The Shire of Exmouth is a local government area in the Gascoyne region of Western Australia, about 1000 km north of the state capital, Perth. The Shire covers an area of 6503 km2, and its seat of government is the town of Exmouth.

==History==
The Shire of Exmouth was formed on 1 January 1964 by splitting from the Shire of Carnarvon.
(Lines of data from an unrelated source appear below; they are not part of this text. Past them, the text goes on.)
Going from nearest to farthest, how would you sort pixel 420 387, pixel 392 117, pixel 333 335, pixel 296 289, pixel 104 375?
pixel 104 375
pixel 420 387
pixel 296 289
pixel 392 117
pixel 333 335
The original council had five members.

==Wards==
The shire was not divided into wards and the seven councillors sit at large.

==Towns and localities==
The towns and localities of the Shire of Exmouth with population and size figures based on the most recent Australian census:

| Suburb | Population | Area | Map |
|---|---|---|---|
| Cape Range National Park ‡ | 18 (SAL 2021) | 503 km^{2} (194 sq mi) |  |
| Exmouth | 2,806 (SAL 2021) | 50.7 km^{2} (19.6 sq mi) |  |
| Exmouth Gulf | 49 (SAL 2021) | 4,934.3 km^{2} (1,905.1 sq mi) |  |
| Learmonth | 25 (SAL 2021) | 334.4 km^{2} (129.1 sq mi) |  |
| Ningaloo | 7 (SAL 2021) | 531.8 km^{2} (205.3 sq mi) |  |
| North West Cape | 177 (SAL 2021) | 298.6 km^{2} (115.3 sq mi) |  |

- ( ‡ indicates boundaries of national park and locality are not identical)

==Heritage-listed places==

As of 2024, 38 places are heritage-listed in the Shire of Exmouth, of which six are on the State Register of Heritage Places, among them the Vlamingh Head Lighthouse.